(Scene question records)
____

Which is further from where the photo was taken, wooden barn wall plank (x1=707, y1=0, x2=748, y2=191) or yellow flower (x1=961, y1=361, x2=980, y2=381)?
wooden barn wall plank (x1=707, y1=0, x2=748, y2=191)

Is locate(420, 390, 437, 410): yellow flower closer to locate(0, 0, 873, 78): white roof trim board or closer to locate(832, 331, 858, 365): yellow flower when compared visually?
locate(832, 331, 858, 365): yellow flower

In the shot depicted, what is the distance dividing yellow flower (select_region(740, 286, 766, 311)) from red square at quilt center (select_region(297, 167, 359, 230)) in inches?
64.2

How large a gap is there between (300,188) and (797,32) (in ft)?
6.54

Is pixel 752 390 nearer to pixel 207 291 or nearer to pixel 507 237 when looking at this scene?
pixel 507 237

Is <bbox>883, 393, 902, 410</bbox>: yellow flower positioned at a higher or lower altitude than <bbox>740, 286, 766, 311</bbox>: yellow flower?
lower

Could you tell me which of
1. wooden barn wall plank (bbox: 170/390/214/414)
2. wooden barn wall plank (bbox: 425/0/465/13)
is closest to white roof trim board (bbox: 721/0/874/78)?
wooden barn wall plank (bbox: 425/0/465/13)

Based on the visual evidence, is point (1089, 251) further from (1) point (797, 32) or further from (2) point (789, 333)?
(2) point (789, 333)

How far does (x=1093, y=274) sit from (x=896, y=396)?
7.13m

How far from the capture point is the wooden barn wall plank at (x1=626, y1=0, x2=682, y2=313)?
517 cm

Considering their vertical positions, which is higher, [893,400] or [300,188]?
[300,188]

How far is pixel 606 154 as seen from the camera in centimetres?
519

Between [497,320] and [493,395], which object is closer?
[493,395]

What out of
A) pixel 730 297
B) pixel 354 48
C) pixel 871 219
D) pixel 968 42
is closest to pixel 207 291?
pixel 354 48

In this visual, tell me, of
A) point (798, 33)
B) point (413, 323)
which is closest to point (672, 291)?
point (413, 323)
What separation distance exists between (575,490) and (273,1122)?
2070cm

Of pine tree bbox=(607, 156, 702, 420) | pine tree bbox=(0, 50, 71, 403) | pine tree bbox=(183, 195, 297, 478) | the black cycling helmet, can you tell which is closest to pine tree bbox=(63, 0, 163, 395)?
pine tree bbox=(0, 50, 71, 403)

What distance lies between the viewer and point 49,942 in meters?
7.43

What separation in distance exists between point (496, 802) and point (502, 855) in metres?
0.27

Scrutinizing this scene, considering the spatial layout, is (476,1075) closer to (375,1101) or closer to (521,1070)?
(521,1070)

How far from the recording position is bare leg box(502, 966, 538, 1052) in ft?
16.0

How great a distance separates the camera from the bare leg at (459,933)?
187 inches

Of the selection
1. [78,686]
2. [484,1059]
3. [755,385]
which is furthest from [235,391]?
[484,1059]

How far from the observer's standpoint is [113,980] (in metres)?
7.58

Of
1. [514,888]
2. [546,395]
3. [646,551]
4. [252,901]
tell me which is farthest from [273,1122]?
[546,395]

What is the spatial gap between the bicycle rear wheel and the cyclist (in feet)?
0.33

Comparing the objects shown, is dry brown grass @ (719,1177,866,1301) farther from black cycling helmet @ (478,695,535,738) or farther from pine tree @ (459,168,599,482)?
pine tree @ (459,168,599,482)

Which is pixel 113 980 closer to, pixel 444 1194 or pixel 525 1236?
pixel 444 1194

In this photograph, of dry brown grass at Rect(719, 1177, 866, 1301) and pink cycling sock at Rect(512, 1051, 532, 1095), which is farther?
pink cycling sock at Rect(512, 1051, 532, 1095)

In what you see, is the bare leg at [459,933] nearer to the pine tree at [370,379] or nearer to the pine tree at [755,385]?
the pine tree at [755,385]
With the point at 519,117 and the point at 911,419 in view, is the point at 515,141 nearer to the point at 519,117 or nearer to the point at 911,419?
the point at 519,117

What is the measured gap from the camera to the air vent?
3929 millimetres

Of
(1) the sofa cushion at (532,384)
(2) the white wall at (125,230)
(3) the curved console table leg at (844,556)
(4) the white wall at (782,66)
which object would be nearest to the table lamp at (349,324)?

____

AIM =
From the preceding material, extract every line exactly.

TASK RESULT =
Which is further from where the photo was taken, wooden barn wall plank (x1=707, y1=0, x2=748, y2=191) or yellow flower (x1=961, y1=361, x2=980, y2=381)?
wooden barn wall plank (x1=707, y1=0, x2=748, y2=191)

Is locate(420, 390, 437, 410): yellow flower closer to locate(0, 0, 873, 78): white roof trim board or closer to locate(832, 331, 858, 365): yellow flower when compared visually?
locate(832, 331, 858, 365): yellow flower

In the shot depicted, what is the distance dividing yellow flower (select_region(740, 286, 766, 311)) from red square at quilt center (select_region(297, 167, 359, 230)) in inches?
64.2

How large a gap is there between (300,188) and (797,32) (in ft)?
6.54

Is pixel 752 390 nearer to pixel 207 291 or nearer to pixel 507 237 when looking at this scene?
pixel 507 237

Is <bbox>883, 393, 902, 410</bbox>: yellow flower positioned at a higher or lower altitude than <bbox>740, 286, 766, 311</bbox>: yellow flower?
lower

Could you tell me which of
1. wooden barn wall plank (bbox: 170/390/214/414)
2. wooden barn wall plank (bbox: 425/0/465/13)
is closest to white roof trim board (bbox: 721/0/874/78)?
wooden barn wall plank (bbox: 425/0/465/13)

Based on the visual evidence, is point (1089, 251) further from (1) point (797, 32) or further from (2) point (789, 333)?
(2) point (789, 333)

How far does (x=1093, y=274) sit from (x=896, y=396)?
7.13m

How far from the capture point is the wooden barn wall plank at (x1=626, y1=0, x2=682, y2=313)?
517 cm

Considering their vertical positions, which is higher, [893,400] or [300,188]?
[300,188]

How far is pixel 606 154 as seen from the camera in centimetres?
519

Between [497,320] and [493,395], which object is closer?
[493,395]

What out of
A) pixel 730 297
B) pixel 354 48
C) pixel 871 219
D) pixel 968 42
is closest to pixel 207 291?
pixel 354 48

In this visual, tell me, of
A) point (798, 33)
B) point (413, 323)
which is closest to point (672, 291)?
point (413, 323)
What separation distance exists between (575,490) and (273,1122)?
2070cm

Of pine tree bbox=(607, 156, 702, 420) | pine tree bbox=(0, 50, 71, 403) | pine tree bbox=(183, 195, 297, 478) | the black cycling helmet, can you tell which is closest to pine tree bbox=(63, 0, 163, 395)?
pine tree bbox=(0, 50, 71, 403)

What distance lies between the viewer and point 49,942 in meters?
7.43

What separation in distance exists between point (496, 802) and point (502, 855) in metres?
0.27

Scrutinizing this scene, considering the spatial layout, is (476,1075) closer to (375,1101) or closer to (521,1070)?
(521,1070)

How far from the recording position is bare leg box(502, 966, 538, 1052) in ft?
16.0

How great a distance separates the camera from the bare leg at (459,933)?
187 inches

Of the selection
1. [78,686]
2. [484,1059]
3. [755,385]
which is furthest from [235,391]?
[484,1059]

How far from the observer's standpoint is [113,980] (in metres)?
7.58

Of
1. [514,888]
2. [546,395]
3. [646,551]
4. [252,901]
tell me which is farthest from [273,1122]?
[546,395]

What is the spatial gap between the bicycle rear wheel and the cyclist (in feet)?
0.33

Comparing the objects shown, is dry brown grass @ (719,1177,866,1301) farther from black cycling helmet @ (478,695,535,738) or farther from pine tree @ (459,168,599,482)?
pine tree @ (459,168,599,482)

Which is pixel 113 980 closer to, pixel 444 1194 or pixel 525 1236?
pixel 444 1194

In this photograph, of dry brown grass at Rect(719, 1177, 866, 1301) and pink cycling sock at Rect(512, 1051, 532, 1095), which is farther?
pink cycling sock at Rect(512, 1051, 532, 1095)

In what you see, is the bare leg at [459,933] nearer to the pine tree at [370,379] or nearer to the pine tree at [755,385]?
the pine tree at [755,385]
With the point at 519,117 and the point at 911,419 in view, is the point at 515,141 nearer to the point at 519,117 or nearer to the point at 911,419?
the point at 519,117

What is the measured gap from the camera to the air vent?
3929 millimetres

Of
(1) the sofa cushion at (532,384)
(2) the white wall at (125,230)
(3) the curved console table leg at (844,556)
(4) the white wall at (782,66)
which object would be nearest to the table lamp at (349,324)?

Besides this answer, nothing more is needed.